## What the task asks
Transcribe the listing exactly, skipping every picture.

## Source data
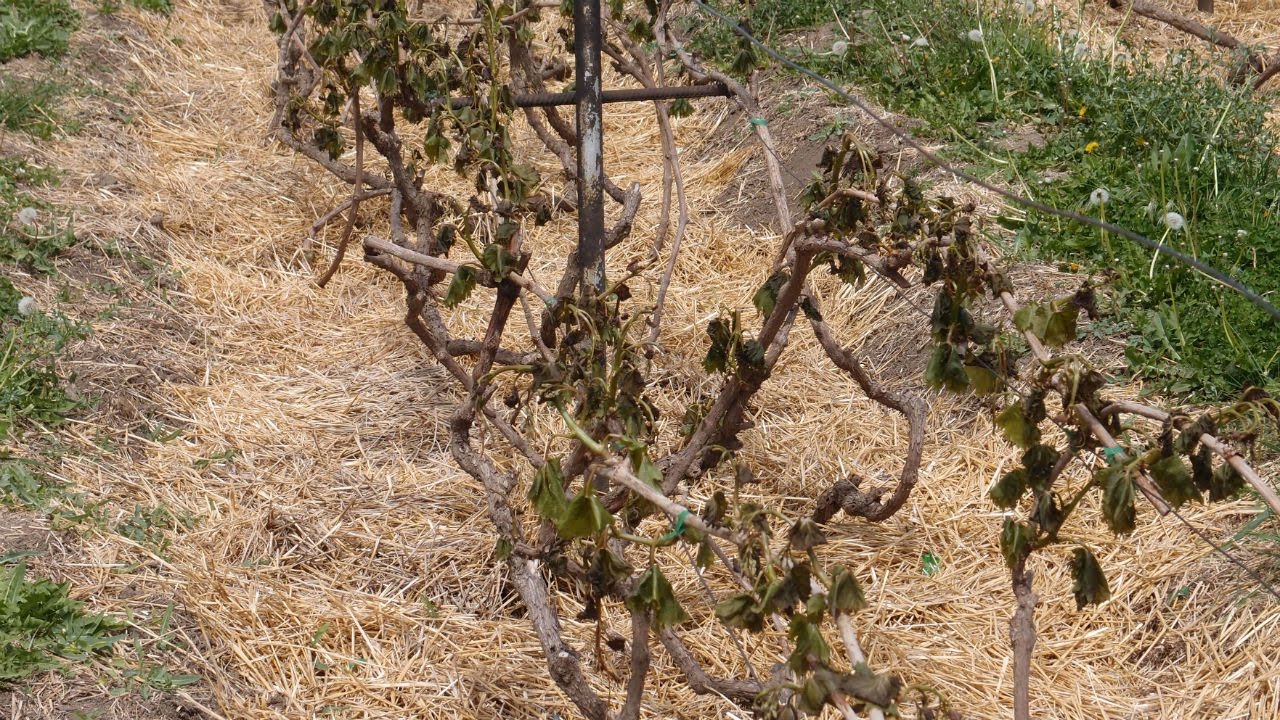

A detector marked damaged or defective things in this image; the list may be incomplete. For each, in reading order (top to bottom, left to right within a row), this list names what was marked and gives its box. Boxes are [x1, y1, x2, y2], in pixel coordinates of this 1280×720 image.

frost-damaged grapevine [264, 1, 1272, 720]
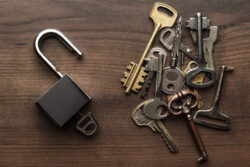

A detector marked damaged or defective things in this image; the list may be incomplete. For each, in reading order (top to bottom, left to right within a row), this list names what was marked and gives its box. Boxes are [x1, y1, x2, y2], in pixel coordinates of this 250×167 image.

rusty key [169, 90, 208, 162]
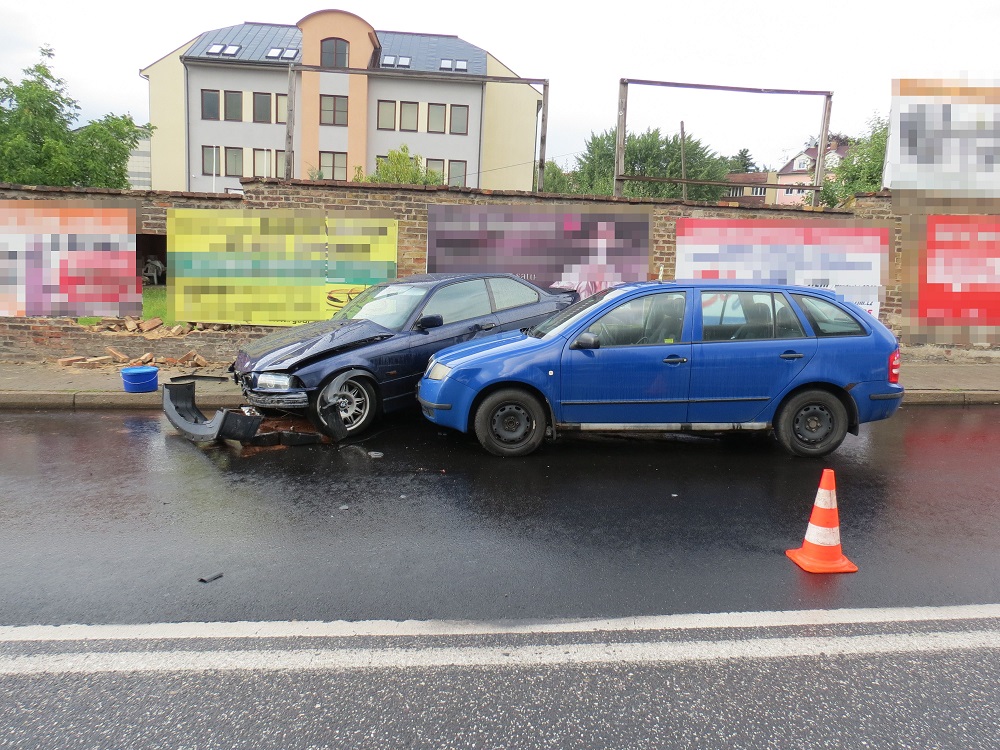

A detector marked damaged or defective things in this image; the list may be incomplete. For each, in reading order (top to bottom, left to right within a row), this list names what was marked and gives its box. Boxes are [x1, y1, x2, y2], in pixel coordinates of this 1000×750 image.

## Solution to the problem
A detector marked damaged or defective things in this image; the list may be incomplete. For each, in reading order (top to bottom, left to right within a row), this list names what was marked and gives its box. Boxes are [x1, y1, x2, y2], in pixel coordinates of this 1280×720 image.

frost-damaged grapevine [264, 1, 1272, 720]

A detector marked damaged or defective things in this image; the list may be incomplete. For each, in reading order (top to bottom, left to right within a row), this list names what was marked and gives its box. Boxes are [x1, y1, x2, y2], in pixel coordinates of this 250×167 image.

rusty key [169, 90, 208, 162]

A detector marked damaged or defective things in this image; the list may be incomplete. For each, in reading order (top to bottom, left to right within a row), this list names what was marked and gives its box. Boxes are [x1, y1, x2, y2], in pixel coordinates of this 1000×750 image.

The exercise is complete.